_Material to process:_
--- begin ---

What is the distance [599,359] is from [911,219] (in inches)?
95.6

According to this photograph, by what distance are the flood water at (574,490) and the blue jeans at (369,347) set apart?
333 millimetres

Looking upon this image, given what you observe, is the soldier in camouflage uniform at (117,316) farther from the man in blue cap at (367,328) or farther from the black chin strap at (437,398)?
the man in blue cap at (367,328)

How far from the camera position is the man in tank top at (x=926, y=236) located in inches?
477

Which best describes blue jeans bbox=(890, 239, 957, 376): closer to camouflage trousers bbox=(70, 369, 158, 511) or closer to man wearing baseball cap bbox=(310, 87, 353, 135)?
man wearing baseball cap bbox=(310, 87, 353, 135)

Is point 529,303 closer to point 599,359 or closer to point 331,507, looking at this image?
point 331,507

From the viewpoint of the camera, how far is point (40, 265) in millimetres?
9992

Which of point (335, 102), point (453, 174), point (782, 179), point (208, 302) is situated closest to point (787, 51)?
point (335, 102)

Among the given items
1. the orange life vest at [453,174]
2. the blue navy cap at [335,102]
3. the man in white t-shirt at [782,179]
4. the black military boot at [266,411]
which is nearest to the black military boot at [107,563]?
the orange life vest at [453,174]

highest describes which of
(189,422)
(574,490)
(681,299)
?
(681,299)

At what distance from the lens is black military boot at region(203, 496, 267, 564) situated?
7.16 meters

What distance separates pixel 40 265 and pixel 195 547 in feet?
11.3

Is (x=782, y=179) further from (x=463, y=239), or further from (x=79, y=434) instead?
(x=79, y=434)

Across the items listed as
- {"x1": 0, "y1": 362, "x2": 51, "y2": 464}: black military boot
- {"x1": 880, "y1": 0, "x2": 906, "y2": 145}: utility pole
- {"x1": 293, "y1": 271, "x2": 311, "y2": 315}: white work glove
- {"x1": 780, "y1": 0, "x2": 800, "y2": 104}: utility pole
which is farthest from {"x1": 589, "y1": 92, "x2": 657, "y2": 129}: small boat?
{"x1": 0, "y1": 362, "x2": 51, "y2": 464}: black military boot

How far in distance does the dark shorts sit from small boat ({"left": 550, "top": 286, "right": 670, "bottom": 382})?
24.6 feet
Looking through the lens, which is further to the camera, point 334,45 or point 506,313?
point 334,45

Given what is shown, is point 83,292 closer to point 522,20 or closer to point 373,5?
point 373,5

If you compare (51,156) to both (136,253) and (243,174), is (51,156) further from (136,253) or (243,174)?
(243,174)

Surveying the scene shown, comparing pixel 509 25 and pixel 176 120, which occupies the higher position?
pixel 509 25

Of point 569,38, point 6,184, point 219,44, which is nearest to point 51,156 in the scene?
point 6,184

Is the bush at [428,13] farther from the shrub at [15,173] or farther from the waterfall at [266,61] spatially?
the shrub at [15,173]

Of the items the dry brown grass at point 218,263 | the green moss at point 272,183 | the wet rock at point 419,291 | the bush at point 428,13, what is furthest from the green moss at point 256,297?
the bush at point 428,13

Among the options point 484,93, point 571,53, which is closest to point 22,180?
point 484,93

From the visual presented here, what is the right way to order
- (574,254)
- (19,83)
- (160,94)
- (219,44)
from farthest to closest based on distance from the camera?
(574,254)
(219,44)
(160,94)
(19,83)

--- end ---

_What you need to do:_ Reproduce verbatim every line of the items, from the one containing "Of point 569,38, point" through the final line, including both.

_Task output:_
Of point 569,38, point 6,184, point 219,44, which is nearest to point 51,156 in the scene?
point 6,184

Is the bush at [428,13] farther from the shrub at [15,173] or farther from the waterfall at [266,61] spatially?
the shrub at [15,173]

Of the items the dry brown grass at point 218,263 | the green moss at point 272,183 | the wet rock at point 419,291 | the bush at point 428,13, what is furthest from the green moss at point 256,297?
the bush at point 428,13

Among the options point 484,93, point 571,53, which is closest to point 22,180?
point 484,93

From the visual presented here, what is the right way to order
- (574,254)
- (19,83)
- (160,94)
- (219,44)
from farthest to closest based on distance from the camera?
(574,254)
(219,44)
(160,94)
(19,83)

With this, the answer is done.